As Tsutsumi's net worth dropped, Taikichiro Mori's net worth grew and in 1991 and 1992, he was the richest man in the world.  Mori was an economics professor turned billionaire who became the richest with a fortune of $16 billion in 1992 (equivalent to $84.4 billion today) then he left academics behind at 55 and built a real estate empire in downtown Tokyo. Mori's father was a rice farmer and merchant who over the years, acquired two buildings. Mori became a professor at the Kyoto Institute of Technology in 1932. In 1946 he went to work at Yokohama City University, where he became the Dean of the School of Commerce from 1954 to 1959. He retired in 1959, at 55, to run the Mori Building Company after his father died.

The timing could not have been better, as Japan was about to start a period of insane growth, especially in real estate. Mori initially focused on the Toranomon neighborhood where he grew up. He transformed that neighborhood into a modern, urban center full of sleek glass, concrete, and brick skyscrapers. It took him 17 years, but Mori persuaded all 500 residents and merchants of that neighborhood to agree to his redevelopment plan.
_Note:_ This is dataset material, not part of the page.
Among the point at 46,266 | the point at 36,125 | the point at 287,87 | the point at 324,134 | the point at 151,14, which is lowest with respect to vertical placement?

Most were moved to a new apartment at Mori's cost or given an apartment in the new project once it was completed.

Mori lost the title of the richest person in the world to Tsutsumi in 1993 because he died in January 1993. His Akira runs the business today, which owns and operates 67 rental buildings as well as about 30 hotels in Japan, mainly in central Tokyo and other high-rent districts in major Japanese cities. Akira Mori has a net worth of $4.3 billion, which is great, but not going to challenge Gates, Jeff Bezos, and the other people at the top of the list of the world's richest today.